#### [Provided passage]
□ □ □ □ □

Once a week I leave my lawyer’s life behind for a few hours and drive to a bluff overlooking the Hudson River.  I sit around a large table with seven strangers in an old Victorian train station. Each of us reads a short memoir.


These stories are remarkable and fascinating.  They are painful, funny, original and true, and often reveal intimate details of our lives that we have not shared with anyone else.  We critique the writing and don’t always agree.  The comments often say as much about the listener as they do about the writer.


We try to focus on the writing, but can’t help but relate the stories to our own lives.  Death, illness, addiction, familial conflict and loss are universal.  Regardless of whether the writing has been polished, the profound emotions of the writer always come through.  And the setting is magnificent, the broad river with its endless vistas and the trains rushing by.  Although the trains may only be going to Albany, with a little imagination they can evoke a feeling of adventure and mystery, which is perfect for our group.


Unlike some of my fellow writers, I am not compiling an extended story of my life.  That is what most of my friends think I am doing when I mention the word “memoir.” I write separate, free-standing vignettes, each of which evokes a small slice of my life in a particular place and time. I have written about 30 of these pieces over the last few years.  Someday they could all be strung together like beads on a necklace and tell a future reader something about who I am or who I was.  But that is not my intention.  I am not trying to create a legacy or share these stories with the world.

□ □ □ □ □

#### [Entries provided]

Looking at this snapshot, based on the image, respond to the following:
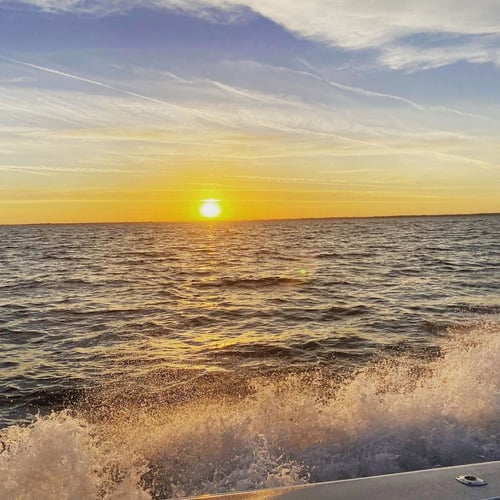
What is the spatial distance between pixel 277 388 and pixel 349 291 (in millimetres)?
11933

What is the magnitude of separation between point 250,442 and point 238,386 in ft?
10.4

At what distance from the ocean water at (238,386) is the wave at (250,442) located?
0.02 m

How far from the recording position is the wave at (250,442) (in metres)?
5.49

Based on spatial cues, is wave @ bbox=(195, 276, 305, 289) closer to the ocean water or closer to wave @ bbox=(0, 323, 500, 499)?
the ocean water

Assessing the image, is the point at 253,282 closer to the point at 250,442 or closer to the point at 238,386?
the point at 238,386

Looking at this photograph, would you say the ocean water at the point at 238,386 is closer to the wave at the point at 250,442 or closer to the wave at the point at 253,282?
the wave at the point at 250,442

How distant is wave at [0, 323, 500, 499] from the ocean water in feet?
0.07

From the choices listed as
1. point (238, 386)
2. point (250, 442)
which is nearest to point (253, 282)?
point (238, 386)

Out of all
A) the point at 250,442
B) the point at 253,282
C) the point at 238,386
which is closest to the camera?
the point at 250,442

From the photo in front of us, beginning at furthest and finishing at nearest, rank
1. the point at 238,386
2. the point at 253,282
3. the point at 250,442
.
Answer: the point at 253,282 → the point at 238,386 → the point at 250,442

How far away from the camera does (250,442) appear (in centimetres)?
630

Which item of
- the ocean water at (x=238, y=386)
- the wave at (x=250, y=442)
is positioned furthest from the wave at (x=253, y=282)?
the wave at (x=250, y=442)

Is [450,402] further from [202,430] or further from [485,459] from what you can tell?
[202,430]

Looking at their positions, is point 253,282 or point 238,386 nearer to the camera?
point 238,386
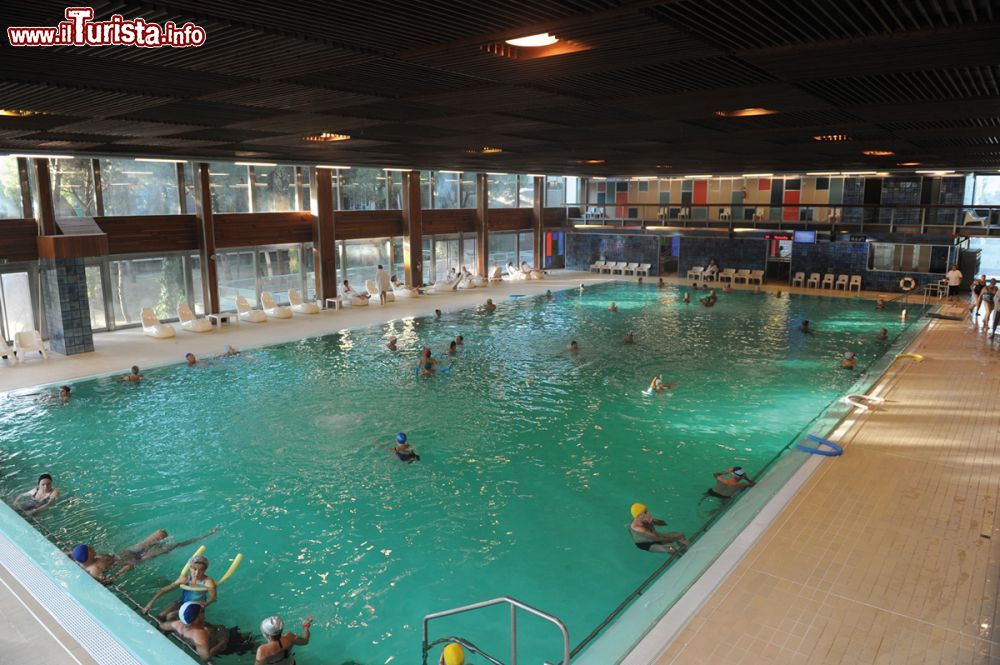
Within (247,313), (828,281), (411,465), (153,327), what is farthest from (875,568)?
(828,281)

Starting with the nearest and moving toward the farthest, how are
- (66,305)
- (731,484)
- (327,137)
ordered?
(731,484) → (327,137) → (66,305)

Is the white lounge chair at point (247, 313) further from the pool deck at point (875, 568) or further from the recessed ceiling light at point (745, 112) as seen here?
the pool deck at point (875, 568)

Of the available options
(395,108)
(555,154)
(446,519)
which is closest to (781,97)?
(395,108)

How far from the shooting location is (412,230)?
935 inches

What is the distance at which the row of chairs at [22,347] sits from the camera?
43.6 feet

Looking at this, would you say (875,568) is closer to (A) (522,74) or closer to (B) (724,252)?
(A) (522,74)

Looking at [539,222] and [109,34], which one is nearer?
[109,34]

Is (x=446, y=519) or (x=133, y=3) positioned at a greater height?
(x=133, y=3)

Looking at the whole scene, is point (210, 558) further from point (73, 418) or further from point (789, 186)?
point (789, 186)

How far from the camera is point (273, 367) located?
1347 cm

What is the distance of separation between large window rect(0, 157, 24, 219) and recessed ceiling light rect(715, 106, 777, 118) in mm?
14858

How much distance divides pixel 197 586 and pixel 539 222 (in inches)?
1043

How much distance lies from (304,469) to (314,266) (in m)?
13.3

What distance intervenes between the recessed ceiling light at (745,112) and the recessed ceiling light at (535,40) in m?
3.91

□ □ □ □ □

#### [Your tasks]
- A) Retype the whole memoir passage word for word.
- B) Rewrite the stretch of entries from the line containing "What distance intervenes" through the last entry, swapping "recessed ceiling light" for "overhead lamp" wherever it appears and changing nothing else.

#### [The solutions]
- A)
Once a week I leave my lawyer’s life behind for a few hours and drive to a bluff overlooking the Hudson River.  I sit around a large table with seven strangers in an old Victorian train station. Each of us reads a short memoir.


These stories are remarkable and fascinating.  They are painful, funny, original and true, and often reveal intimate details of our lives that we have not shared with anyone else.  We critique the writing and don’t always agree.  The comments often say as much about the listener as they do about the writer.


We try to focus on the writing, but can’t help but relate the stories to our own lives.  Death, illness, addiction, familial conflict and loss are universal.  Regardless of whether the writing has been polished, the profound emotions of the writer always come through.  And the setting is magnificent, the broad river with its endless vistas and the trains rushing by.  Although the trains may only be going to Albany, with a little imagination they can evoke a feeling of adventure and mystery, which is perfect for our group.


Unlike some of my fellow writers, I am not compiling an extended story of my life.  That is what most of my friends think I am doing when I mention the word “memoir.” I write separate, free-standing vignettes, each of which evokes a small slice of my life in a particular place and time. I have written about 30 of these pieces over the last few years.  Someday they could all be strung together like beads on a necklace and tell a future reader something about who I am or who I was.  But that is not my intention.  I am not trying to create a legacy or share these stories with the world.

- B)
What distance intervenes between the overhead lamp at (745,112) and the overhead lamp at (535,40) in m?
3.91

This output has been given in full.